Task A. Reproduce the passage of the pension board letter between "1. The enclosed" and "pension plan boards?", inclusive.

-------- Text block

Text: October 13, 2017

Mr. Jim Nobles, Legislative Auditor
Office of the Legislative Auditor
658 Cedar Street, Room 140
St. Paul, MN 55155

Dear Mr. Nobles:

As Chair of the Legislative Commission on Pensions and Retirement, I am writing to request that you
review the composition of the governing boards of the Minnesota State Retirement System, the Public
Employees Retirement Association, and the Teachers Retirement Association. In looking at the
composition of the governing boards, please also investigate compliance with the relevant statutory
requirements, specifically Chapters 352 (for MSRS), 353 (for PERA), and 354 (for TRA) of the
Minnesota Statutes, and consider whether these requirements are sufficient and consistent with current
best practices for public pension plan boards.

Also, even though the boards of MSRS, PERA, and TRA have no decision-making authority with regard
to the investment of plan assets, each board member does have fiduciary duties regarding oversight of the
array of benefits offered by each plan, compliance with statutes, reasonableness of administrative
expenses, and monitoring plan administration and actuarial valuations, among other duties. Accordingly,
please include in your review consideration of the requirements of Chapter 356A of the Minnesota
Statutes and board member compliance with these requirements.

Specifically, please include in your report the following:

1. The enclosed information sheet summarizes the statutory requirements regarding the membership
of the three boards. Do you have any recommendations regarding whether the number of members, the
types of members, and the member appointment and election processes are appropriate or whether they
should be changed, perhaps to be consistent with best practices?

2. We are aware that many board members hold officer positions in a union. The Public
Employment Labor Relations Act (PELRA) specifically states that pension contributions and benefits are
not terms and conditions of employment subject to bargaining. How influenced are board members by
organized labor? Is any influence appropriate and should union officers be board members? Do you have
a recommendation based on best practices for public pension plan boards?

3. Are employers adequately represented on the boards? In the context of the pension funds,
employers are the agencies, municipalities, counties, school districts, and other public entities who
employ the employee members of the pension plans and whose budget must include funding for the
employer contributions to the respective pension plans. Do you have a recommendation for the number
of employer representatives on each board or suggestions on how to ensure that the employer perspective
is adequately represented?

4. Are current statutory requirements likely to ensure that members do not have conflicts of interest
or, if they do have such conflicts, do the boards have effective policies in place to ensure members do not
participate or vote on matters in which they have a personal financial interest? Please provide
recommendations on how to address conflicts of interest, especially the conflict that exists for each
member who has a public pension benefit, when a board member is asked to consider benefit reductions
or modifications?

5. MSRS and PERA boards statutorily requires that one or more members are "public members
knowledgeable in pension matters"? How would you assess whether any board member has any expertise
in pensions or retirement benefits? Are current disclosure and procedures adequate to ensure that the
boards have members with this expe1iise? Would you recommend a similar position on the board of
TRA? In addition to pension expertise, should there be a requirement that members, or at a minimum,
one member, have financial or actuarial expertise? Do members receive training on how to read and
understand actuarial concepts and rep01is and is the training effective?

----------------

Task B. Transcribe the lines of the listing between the line holding "Vertically speaking, which" and the end of the listing, inclusive.

-------- Given records

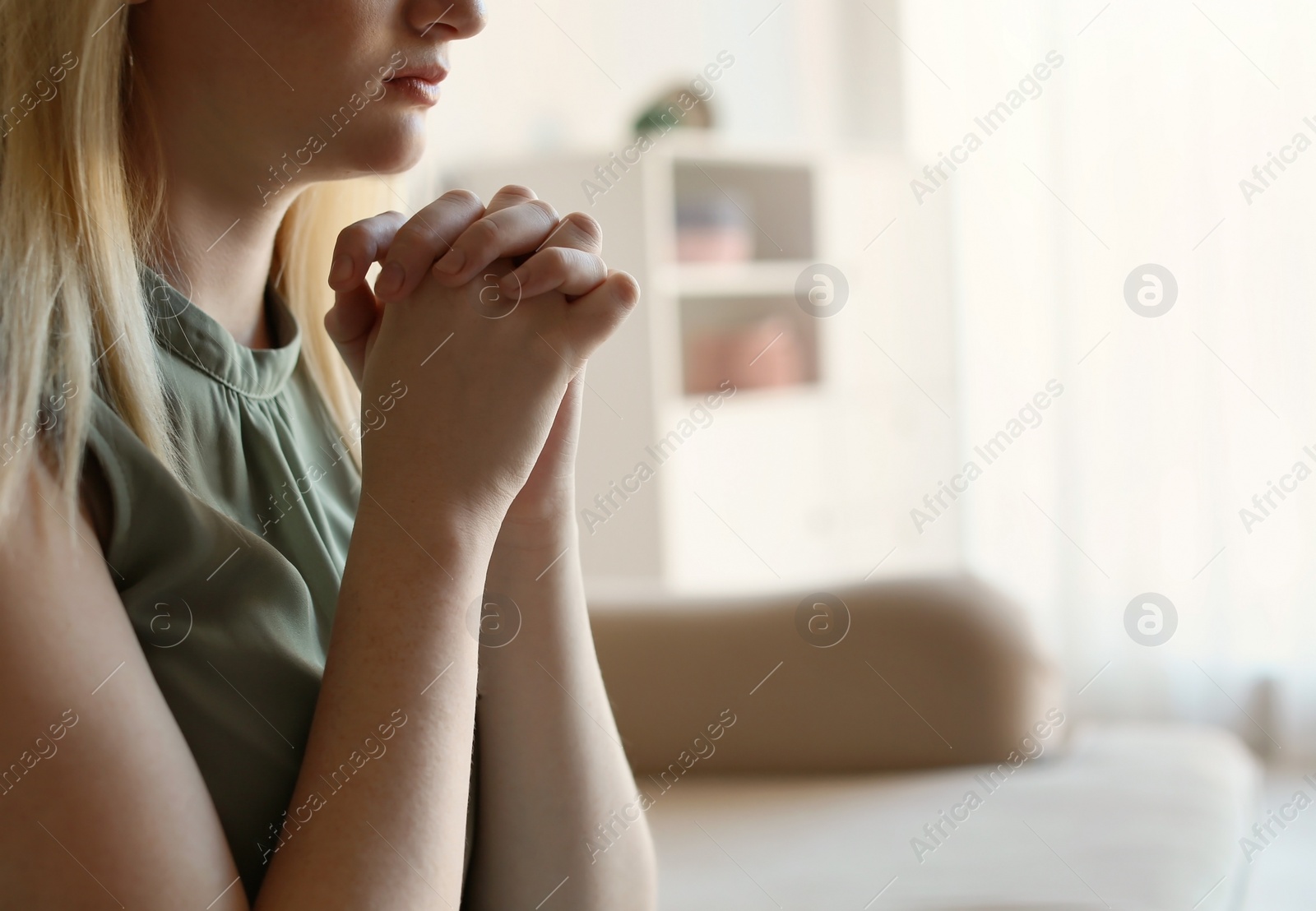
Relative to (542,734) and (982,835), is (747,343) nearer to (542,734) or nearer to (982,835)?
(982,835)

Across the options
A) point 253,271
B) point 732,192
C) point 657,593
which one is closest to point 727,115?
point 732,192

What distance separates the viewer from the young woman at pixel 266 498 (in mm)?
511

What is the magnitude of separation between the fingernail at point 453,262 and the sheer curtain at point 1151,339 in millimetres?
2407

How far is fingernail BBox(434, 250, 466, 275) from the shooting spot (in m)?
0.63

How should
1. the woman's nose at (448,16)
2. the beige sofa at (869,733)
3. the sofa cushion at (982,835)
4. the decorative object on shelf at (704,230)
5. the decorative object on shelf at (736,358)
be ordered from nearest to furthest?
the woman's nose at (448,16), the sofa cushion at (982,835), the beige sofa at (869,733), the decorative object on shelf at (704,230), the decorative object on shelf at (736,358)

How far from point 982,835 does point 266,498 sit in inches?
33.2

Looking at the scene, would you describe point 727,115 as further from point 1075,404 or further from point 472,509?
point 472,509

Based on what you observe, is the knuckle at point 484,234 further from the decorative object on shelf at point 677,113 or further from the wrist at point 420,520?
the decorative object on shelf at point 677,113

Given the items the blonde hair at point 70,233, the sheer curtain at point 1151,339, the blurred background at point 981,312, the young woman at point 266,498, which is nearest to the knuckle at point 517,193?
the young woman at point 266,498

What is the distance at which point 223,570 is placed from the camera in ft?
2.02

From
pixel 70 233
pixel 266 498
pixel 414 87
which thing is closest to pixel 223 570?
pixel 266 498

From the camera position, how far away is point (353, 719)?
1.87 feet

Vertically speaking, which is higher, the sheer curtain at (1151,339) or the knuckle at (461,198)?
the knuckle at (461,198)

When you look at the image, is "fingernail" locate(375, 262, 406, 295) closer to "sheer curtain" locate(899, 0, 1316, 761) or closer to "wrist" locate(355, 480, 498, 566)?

----------------

Exercise solution A.
1. The enclosed information sheet summarizes the statutory requirements regarding the membership
of the three boards. Do you have any recommendations regarding whether the number of members, the
types of members, and the member appointment and election processes are appropriate or whether they
should be changed, perhaps to be consistent with best practices?

2. We are aware that many board members hold officer positions in a union. The Public
Employment Labor Relations Act (PELRA) specifically states that pension contributions and benefits are
not terms and conditions of employment subject to bargaining. How influenced are board members by
organized labor? Is any influence appropriate and should union officers be board members? Do you have
a recommendation based on best practices for public pension plan boards?

Exercise solution B.
Vertically speaking, which is higher, the sheer curtain at (1151,339) or the knuckle at (461,198)?
the knuckle at (461,198)

When you look at the image, is "fingernail" locate(375, 262, 406, 295) closer to "sheer curtain" locate(899, 0, 1316, 761) or closer to "wrist" locate(355, 480, 498, 566)?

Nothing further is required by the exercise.